START PROVIDED PASSAGE
Continuing our look at how to use the different intervals in blues playing, we come to the versatile 6. The 6 is not part of the minor pentatonic or blues scales, but it can be used to great effect in a blues in a couple of ways. You will find the 6 in the major pentatonic and Dorian scales, which can also be used over a blues, but in this lesson, we’ll look at its effect from the perspective of the minor pentatonic and blues scales.
First, get used to the sound of the 6 against the minor triad (1, b3, 5), with the major 3rd in there for reference, as we did in the previous lessons using the diagram below over an A7 chord, or an A drone.
END PROVIDED PASSAGE
### WHAT IS ASKED
#1 In the blues lesson, which two scales are said to contain the 6?
#2 Print the part of the blues lesson starting at "First, get used" and ending at "an A drone.".
#3 Does each statement agree with the blues lesson? Answer yes or no, quoting the deciding words. (a) The 6 belongs to the minor pentatonic scale. (b) The diagram is meant to be played over an A7 chord or an A drone. (c) The minor triad is made up of 1, b3 and 5.
None of the records are needed for this work.
START MATERIAL SUPPLIED
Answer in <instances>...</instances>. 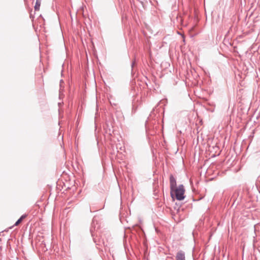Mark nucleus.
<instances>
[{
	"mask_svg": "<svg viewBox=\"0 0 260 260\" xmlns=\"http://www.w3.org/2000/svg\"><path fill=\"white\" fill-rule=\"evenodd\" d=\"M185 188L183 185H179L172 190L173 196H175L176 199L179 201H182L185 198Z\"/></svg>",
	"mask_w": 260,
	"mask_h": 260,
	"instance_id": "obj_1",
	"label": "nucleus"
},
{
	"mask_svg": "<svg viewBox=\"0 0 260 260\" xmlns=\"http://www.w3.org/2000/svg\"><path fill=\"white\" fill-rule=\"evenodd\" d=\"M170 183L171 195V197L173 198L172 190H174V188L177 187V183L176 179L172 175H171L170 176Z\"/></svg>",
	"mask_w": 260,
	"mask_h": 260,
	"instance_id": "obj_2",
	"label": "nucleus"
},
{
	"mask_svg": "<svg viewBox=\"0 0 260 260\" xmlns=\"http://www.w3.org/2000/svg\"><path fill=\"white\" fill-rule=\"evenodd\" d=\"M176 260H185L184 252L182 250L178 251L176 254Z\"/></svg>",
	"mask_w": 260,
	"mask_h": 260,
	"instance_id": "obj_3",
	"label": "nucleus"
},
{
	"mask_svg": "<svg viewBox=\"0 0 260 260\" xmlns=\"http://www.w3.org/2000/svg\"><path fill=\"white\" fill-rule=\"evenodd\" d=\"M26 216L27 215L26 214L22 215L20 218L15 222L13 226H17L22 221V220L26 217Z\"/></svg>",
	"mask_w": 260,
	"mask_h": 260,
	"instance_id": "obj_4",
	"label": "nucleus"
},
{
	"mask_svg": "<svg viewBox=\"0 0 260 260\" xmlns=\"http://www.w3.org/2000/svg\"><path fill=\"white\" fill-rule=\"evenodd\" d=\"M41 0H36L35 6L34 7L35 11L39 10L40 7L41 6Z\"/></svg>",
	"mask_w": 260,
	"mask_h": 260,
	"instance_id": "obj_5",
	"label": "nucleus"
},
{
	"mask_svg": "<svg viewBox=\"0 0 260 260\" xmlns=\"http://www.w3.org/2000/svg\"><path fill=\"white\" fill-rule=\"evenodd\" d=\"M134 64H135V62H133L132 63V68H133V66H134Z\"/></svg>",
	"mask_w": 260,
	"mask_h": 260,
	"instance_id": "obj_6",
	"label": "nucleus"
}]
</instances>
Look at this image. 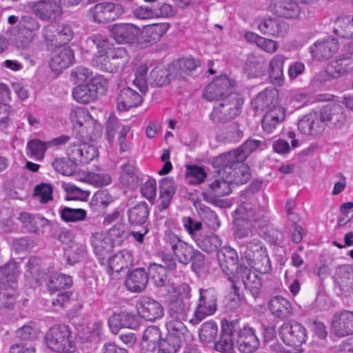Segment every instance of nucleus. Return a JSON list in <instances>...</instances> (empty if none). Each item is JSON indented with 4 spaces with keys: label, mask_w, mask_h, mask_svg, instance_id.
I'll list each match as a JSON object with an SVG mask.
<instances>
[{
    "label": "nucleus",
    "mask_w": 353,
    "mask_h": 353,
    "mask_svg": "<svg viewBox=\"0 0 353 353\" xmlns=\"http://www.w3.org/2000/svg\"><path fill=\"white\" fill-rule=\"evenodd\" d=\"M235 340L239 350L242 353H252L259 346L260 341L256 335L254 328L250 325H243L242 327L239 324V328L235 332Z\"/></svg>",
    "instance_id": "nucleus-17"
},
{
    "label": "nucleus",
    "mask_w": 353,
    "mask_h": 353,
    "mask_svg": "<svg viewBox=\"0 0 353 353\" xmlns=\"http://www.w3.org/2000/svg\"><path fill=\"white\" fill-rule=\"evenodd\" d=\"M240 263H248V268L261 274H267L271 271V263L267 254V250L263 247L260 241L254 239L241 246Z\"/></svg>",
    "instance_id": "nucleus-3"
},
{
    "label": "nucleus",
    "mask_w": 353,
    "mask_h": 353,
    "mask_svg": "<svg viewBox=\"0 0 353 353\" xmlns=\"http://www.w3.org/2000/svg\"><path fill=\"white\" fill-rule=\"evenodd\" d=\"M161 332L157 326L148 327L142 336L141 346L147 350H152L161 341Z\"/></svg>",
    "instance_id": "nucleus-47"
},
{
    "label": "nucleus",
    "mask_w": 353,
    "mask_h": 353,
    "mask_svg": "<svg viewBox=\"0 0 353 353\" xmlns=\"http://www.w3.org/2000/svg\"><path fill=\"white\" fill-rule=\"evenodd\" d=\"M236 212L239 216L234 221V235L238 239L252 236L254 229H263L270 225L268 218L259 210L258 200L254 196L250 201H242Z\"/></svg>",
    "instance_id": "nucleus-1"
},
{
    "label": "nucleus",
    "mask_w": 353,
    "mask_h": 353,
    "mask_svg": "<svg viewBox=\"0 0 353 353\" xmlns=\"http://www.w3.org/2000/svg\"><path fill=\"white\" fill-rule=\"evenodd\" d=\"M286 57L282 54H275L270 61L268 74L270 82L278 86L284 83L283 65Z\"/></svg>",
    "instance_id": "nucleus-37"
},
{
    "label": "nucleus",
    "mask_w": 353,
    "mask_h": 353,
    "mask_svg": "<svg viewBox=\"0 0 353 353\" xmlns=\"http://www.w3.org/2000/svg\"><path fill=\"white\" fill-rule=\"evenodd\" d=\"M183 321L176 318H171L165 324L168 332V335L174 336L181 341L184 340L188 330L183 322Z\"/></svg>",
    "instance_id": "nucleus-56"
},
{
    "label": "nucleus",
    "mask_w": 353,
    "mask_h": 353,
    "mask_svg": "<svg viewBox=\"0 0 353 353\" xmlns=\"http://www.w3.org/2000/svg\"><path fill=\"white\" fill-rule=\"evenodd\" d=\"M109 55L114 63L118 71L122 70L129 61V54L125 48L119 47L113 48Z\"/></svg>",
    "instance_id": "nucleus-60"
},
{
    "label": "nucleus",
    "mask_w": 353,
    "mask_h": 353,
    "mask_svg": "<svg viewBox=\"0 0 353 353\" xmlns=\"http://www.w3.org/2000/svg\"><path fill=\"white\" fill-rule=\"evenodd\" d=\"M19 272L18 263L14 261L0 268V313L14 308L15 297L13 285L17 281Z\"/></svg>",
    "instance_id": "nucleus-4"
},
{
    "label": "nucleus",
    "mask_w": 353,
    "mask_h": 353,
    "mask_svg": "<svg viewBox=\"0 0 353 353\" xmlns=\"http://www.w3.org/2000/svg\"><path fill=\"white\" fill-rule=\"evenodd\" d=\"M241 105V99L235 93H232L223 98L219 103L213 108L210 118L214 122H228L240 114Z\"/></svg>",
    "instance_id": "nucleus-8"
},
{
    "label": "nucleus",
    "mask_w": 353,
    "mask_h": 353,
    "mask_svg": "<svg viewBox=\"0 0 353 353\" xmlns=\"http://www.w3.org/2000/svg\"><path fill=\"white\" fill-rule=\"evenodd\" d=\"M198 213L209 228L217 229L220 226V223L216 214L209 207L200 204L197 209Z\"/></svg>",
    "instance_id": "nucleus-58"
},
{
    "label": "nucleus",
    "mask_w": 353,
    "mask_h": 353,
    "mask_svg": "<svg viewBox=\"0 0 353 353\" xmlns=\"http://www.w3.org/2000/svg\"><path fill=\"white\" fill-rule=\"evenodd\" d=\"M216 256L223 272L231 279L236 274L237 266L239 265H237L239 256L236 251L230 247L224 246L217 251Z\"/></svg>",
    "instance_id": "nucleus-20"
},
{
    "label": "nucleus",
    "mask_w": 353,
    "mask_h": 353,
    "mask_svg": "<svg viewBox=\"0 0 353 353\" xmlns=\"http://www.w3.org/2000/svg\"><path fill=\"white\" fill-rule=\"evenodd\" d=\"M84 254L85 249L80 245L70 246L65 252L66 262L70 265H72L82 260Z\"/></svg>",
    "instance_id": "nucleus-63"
END MATERIAL SUPPLIED
### ANSWERS FOR THIS EXERCISE
#1 The major pentatonic and Dorian scales.

#2
First, get used to the sound of the 6 against the minor triad (1, b3, 5), with the major 3rd in there for reference, as we did in the previous lessons using the diagram below over an A7 chord, or an A drone.

#3
(a) No: "The 6 is not part of the minor pentatonic or blues scales"
(b) Yes: "using the diagram below over an A7 chord, or an A drone"
(c) Yes: "the minor triad (1, b3, 5)"